NCAA tournament

College World Series
- Champions: Arizona State (1st title)
- Runners-up: Ohio State (2nd CWS Appearance)
- Winning coach: Bobby Winkles (1st title)
- MOP: Sal Bando (Arizona State)

Seasons
- ← 19641966 →

= 1965 NCAA University Division baseball season =

Baseball season

The 1965 NCAA University Division baseball season, play of college baseball in the United States organized by the National Collegiate Athletic Association (NCAA) began in the spring of 1965. The season progressed through the regular season and concluded with the 1965 College World Series. The College World Series, held for the nineteenth time in 1965, consisted of one team from each of eight geographical districts and was held in Omaha, Nebraska at Johnny Rosenblatt Stadium as a double-elimination tournament. Arizona State claimed the championship.

==Conference winners==
This is a partial list of conference champions from the 1965 season. Each of the eight geographical districts chose, by various methods, the team that would represent them in the NCAA tournament. 10 teams earned automatic bids by winning their conference championship while 13 teams earned at-large selections.

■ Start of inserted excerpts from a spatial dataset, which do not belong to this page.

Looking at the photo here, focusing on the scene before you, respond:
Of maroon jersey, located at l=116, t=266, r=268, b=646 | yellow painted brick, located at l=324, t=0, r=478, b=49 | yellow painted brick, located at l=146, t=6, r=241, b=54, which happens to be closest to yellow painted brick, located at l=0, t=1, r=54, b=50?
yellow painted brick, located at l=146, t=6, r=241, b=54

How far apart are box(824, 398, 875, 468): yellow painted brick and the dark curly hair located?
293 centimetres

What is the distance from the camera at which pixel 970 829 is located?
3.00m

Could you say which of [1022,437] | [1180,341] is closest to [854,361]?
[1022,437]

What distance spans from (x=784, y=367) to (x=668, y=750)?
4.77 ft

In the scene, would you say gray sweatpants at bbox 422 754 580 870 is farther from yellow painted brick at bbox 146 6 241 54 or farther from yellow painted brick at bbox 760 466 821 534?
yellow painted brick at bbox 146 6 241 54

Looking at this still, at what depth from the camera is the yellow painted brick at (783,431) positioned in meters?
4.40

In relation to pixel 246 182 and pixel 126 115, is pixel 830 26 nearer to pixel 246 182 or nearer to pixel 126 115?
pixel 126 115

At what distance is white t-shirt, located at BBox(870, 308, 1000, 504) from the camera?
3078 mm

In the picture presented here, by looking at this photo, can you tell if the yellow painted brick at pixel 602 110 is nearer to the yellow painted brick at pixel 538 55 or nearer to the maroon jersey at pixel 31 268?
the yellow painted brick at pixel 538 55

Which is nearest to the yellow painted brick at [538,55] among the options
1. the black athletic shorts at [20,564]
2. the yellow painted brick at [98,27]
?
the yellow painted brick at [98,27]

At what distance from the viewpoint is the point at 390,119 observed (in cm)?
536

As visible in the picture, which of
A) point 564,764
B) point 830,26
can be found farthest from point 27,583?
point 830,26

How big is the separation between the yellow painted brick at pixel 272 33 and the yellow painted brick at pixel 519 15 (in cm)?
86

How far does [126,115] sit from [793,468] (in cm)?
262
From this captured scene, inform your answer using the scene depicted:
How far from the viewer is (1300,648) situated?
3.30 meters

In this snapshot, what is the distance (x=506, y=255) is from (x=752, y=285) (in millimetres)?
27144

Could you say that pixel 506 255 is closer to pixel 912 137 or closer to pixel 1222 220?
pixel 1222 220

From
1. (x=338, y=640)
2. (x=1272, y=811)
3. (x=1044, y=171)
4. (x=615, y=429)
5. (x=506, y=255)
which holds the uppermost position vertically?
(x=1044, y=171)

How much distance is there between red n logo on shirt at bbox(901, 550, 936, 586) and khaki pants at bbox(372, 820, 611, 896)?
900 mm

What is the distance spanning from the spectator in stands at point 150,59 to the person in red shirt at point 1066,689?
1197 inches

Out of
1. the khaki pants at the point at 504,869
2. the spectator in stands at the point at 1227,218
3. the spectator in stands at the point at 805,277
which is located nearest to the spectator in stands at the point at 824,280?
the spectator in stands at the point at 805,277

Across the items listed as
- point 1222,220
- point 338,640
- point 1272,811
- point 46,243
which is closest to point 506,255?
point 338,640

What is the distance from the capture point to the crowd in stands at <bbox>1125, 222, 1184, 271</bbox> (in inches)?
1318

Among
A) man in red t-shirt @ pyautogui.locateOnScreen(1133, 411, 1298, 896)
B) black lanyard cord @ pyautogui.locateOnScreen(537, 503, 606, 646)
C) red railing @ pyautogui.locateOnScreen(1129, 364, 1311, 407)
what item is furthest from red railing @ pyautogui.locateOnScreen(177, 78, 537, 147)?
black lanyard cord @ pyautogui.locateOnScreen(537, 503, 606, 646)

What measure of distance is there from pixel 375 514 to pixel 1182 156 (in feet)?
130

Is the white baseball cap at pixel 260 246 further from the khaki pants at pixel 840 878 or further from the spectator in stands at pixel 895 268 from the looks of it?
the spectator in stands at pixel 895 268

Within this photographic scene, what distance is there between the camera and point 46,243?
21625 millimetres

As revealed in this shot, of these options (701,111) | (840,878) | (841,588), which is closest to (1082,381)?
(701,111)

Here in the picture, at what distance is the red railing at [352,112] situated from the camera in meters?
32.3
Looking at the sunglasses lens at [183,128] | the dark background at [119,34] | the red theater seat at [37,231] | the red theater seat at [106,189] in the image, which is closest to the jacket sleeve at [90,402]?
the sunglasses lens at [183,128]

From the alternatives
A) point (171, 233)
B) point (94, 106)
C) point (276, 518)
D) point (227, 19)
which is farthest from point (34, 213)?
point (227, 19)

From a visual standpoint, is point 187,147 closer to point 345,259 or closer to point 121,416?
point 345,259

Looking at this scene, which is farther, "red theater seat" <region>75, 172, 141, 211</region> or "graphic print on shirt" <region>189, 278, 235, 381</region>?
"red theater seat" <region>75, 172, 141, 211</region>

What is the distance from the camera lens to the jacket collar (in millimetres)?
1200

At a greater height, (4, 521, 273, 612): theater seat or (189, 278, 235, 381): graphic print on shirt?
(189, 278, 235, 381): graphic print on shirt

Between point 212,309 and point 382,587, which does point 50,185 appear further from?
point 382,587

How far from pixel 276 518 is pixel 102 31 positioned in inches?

| Conference | Regular season winner | Conference Tournament | Tournament City | Tournament Winner |
|---|---|---|---|---|
| Athletic Association of Western Universities | Washington State | No Conference Tournament |  |  |
| Atlantic Coast Conference | Maryland | No Conference Tournament |  |  |
| Big Eight Conference | Missouri | No Conference Tournament |  |  |
| Big Ten Conference | Ohio State | No Conference Tournament |  |  |
| CIBA | Stanford | No Conference Tournament |  |  |
| EIBL | Army | No Conference Tournament |  |  |
| Mid-American Conference | Ohio | No Conference Tournament |  |  |
| Southeastern Conference | Mississippi State | No Conference Tournament |  |  |
| Southern Conference | Furman | No Conference Tournament |  |  |
| Southwest Conference | Texas | No Conference Tournament |  |  |
| Western Athletic Conference | Arizona State | 1965 Western Athletic Conference Baseball Championship Series | Phoenix, Arizona | Arizona State |
| Yankee Conference | Connecticut/Vermont | 1965 Yankee Conference baseball playoff |  | Connecticut |

==Conference standings==
The following is an incomplete list of conference standings:

==College World Series==

The 1965 season marked the nineteenth NCAA baseball tournament, which culminated with the eight team College World Series. The College World Series was held in Omaha, Nebraska. The eight teams played a double-elimination format, with Arizona State claiming their first championship with a 2–1 win over Ohio State in the final.